## Petunjuk 1
Kembalikan seluruh baris catatan di bawah tanpa perubahan apa pun, tetapi hilangkan gambarnya dari jawaban.
────────────────────────────────────────
Komponen utama monitoring stack:

3. Instalasi Stack Lengkap

Docker Compose (Development)

YAML
# docker-compose-monitoring.yaml
version: '3.8'

services:
  prometheus:
    image: prom/prometheus:v2.53.0
    ports:
      - "9090:9090"
    volumes:
      - ./prometheus/prometheus.yml:/etc/prometheus/prometheus.yml
      - ./prometheus/rules:/etc/prometheus/rules
      - prometheus_data:/prometheus
    command:
      - '--config.file=/etc/prometheus/prometheus.yml'
      - '--storage.tsdb.path=/prometheus'
      - '--storage.tsdb.retention.time=30d'
      - '--web.enable-lifecycle'
    restart: unless-stopped

  alertmanager:
    image: prom/alertmanager:v0.27.0
    ports:
      - "9093:9093"
    volumes:
      - ./alertmanager/alertmanager.yml:/etc/alertmanager/alertmanager.yml
    command:
      - '--config.file=/etc/alertmanager/alertmanager.yml'
    restart: unless-stopped

  grafana:
    image: grafana/grafana:11.1.0
    ports:
      - "3000:3000"
    environment:
      - GF_SECURITY_ADMIN_USER=admin
      - GF_SECURITY_ADMIN_PASSWORD=admin123
      - GF_INSTALL_PLUGINS=grafana-clock-panel
    volumes:
      - grafana_data:/var/lib/grafana
      - ./grafana/provisioning:/etc/grafana/provisioning
    restart: unless-stopped

  node-exporter:
    image: prom/node-exporter:v1.8.1
    ports:
      - "9100:9100"
    volumes:
      - /proc:/host/proc:ro
      - /sys:/host/sys:ro
      - /:/rootfs:ro
    command:
      - '--path.procfs=/host/proc'
      - '--path.sysfs=/host/sys'
      - '--path.rootfs=/rootfs'
    restart: unless-stopped

  cadvisor:
    image: gcr.io/cadvisor/cadvisor:v0.49.1
    ports:
      - "8080:8080"
    volumes:
      - /:/rootfs:ro
      - /var/run:/var/run:ro
      - /sys:/sys:ro
      - /var/lib/docker:/var/lib/docker:ro
    restart: unless-stopped

volumes:
  prometheus_data:
  grafana_data:

Prometheus Configuration

YAML
# prometheus/prometheus.yml
global:
  scrape_interval: 15s         # Default scrape interval
  evaluation_interval: 15s     # Rules evaluation interval
  scrape_timeout: 10s          # Scrape timeout

# Alert Rules
rule_files:
  - /etc/prometheus/rules/*.yml

# Alertmanager Configuration
alerting:
  alertmanagers:
    - static_configs:
        - targets:
            - alertmanager:9093

# Scrape Configurations
scrape_configs:
  # Prometheus self-monitoring
  - job_name: 'prometheus'
    static_configs:
      - targets: ['localhost:9090']

  # Node Exporter (system metrics)
  - job_name: 'node-exporter'
    static_configs:
      - targets:
          - 'node-exporter:9100'
        labels:
          environment: 'production'

  # cAdvisor (container metrics)
────────────────────────────────────────
## Petunjuk 2
Tulis ulang bagian kutipan konfigurasi monitoring dari "# Scrape Configurations" sampai dengan "Exporter (system metrics)", lalu ganti "self-monitoring" dengan "pemantauan mandiri".
────────────────────────────────────────
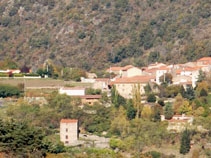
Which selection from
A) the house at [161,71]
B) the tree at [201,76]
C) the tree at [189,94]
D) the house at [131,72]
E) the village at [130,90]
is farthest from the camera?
the house at [131,72]

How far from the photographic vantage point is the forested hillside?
99250 mm

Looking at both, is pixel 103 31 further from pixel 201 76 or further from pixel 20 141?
pixel 20 141

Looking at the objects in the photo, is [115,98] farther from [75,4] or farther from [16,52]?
[75,4]

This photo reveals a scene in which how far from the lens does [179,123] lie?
197 ft

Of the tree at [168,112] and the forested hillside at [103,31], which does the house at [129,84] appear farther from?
the forested hillside at [103,31]

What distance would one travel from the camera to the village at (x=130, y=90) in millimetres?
58938

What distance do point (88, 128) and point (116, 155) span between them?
9774 mm

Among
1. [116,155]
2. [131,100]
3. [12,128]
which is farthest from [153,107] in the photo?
[12,128]

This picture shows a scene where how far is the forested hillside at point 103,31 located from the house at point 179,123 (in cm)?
2860

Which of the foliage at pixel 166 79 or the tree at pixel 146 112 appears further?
the foliage at pixel 166 79

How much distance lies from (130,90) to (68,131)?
10874 millimetres

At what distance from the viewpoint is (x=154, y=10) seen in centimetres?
11300

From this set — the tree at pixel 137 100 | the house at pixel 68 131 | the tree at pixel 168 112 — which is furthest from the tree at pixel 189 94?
the house at pixel 68 131

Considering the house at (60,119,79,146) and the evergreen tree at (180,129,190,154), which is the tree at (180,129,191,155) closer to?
the evergreen tree at (180,129,190,154)
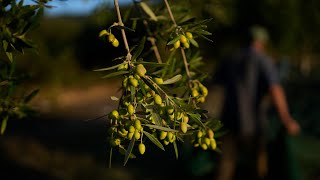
────────────────────────────────────────
## Jawaban Latihan 1
Which selection from
A) the house at [161,71]
B) the tree at [201,76]
C) the tree at [189,94]
D) the house at [131,72]
E) the village at [130,90]
is farthest from the camera?
the house at [131,72]

How far from the photographic vantage point is the forested hillside?
99250 mm

Looking at both, is pixel 103 31 further from pixel 201 76 or further from pixel 20 141?
pixel 20 141

Looking at the objects in the photo, is [115,98] farther from [75,4] or farther from [16,52]?
[75,4]

This photo reveals a scene in which how far from the lens does [179,123] lie?
197 ft

Of the tree at [168,112] and the forested hillside at [103,31], which does the house at [129,84] appear farther from?
the forested hillside at [103,31]

What distance would one travel from the camera to the village at (x=130, y=90) in millimetres?
58938

What distance do point (88, 128) and point (116, 155) span between them?
9774 mm

Among
1. [116,155]
2. [131,100]
3. [12,128]
which is farthest from [153,107] in the photo?
[12,128]

This picture shows a scene where how far is the forested hillside at point 103,31 located from the house at point 179,123 (in cm)?
2860

Which of the foliage at pixel 166 79 or the tree at pixel 146 112 appears further?
the foliage at pixel 166 79

How much distance lies from (130,90) to (68,131)?
10874 millimetres

At what distance from the viewpoint is (x=154, y=10) seen in centimetres?
11300

From this set — the tree at pixel 137 100 | the house at pixel 68 131 | the tree at pixel 168 112 — which is furthest from the tree at pixel 189 94?
the house at pixel 68 131

Considering the house at (60,119,79,146) and the evergreen tree at (180,129,190,154), which is the tree at (180,129,191,155) closer to?
the evergreen tree at (180,129,190,154)

## Jawaban Latihan 2
# Scrape Configurations
scrape_configs:
  # Prometheus pemantauan mandiri
  - job_name: 'prometheus'
    static_configs:
      - targets: ['localhost:9090']

  # Node Exporter (system metrics)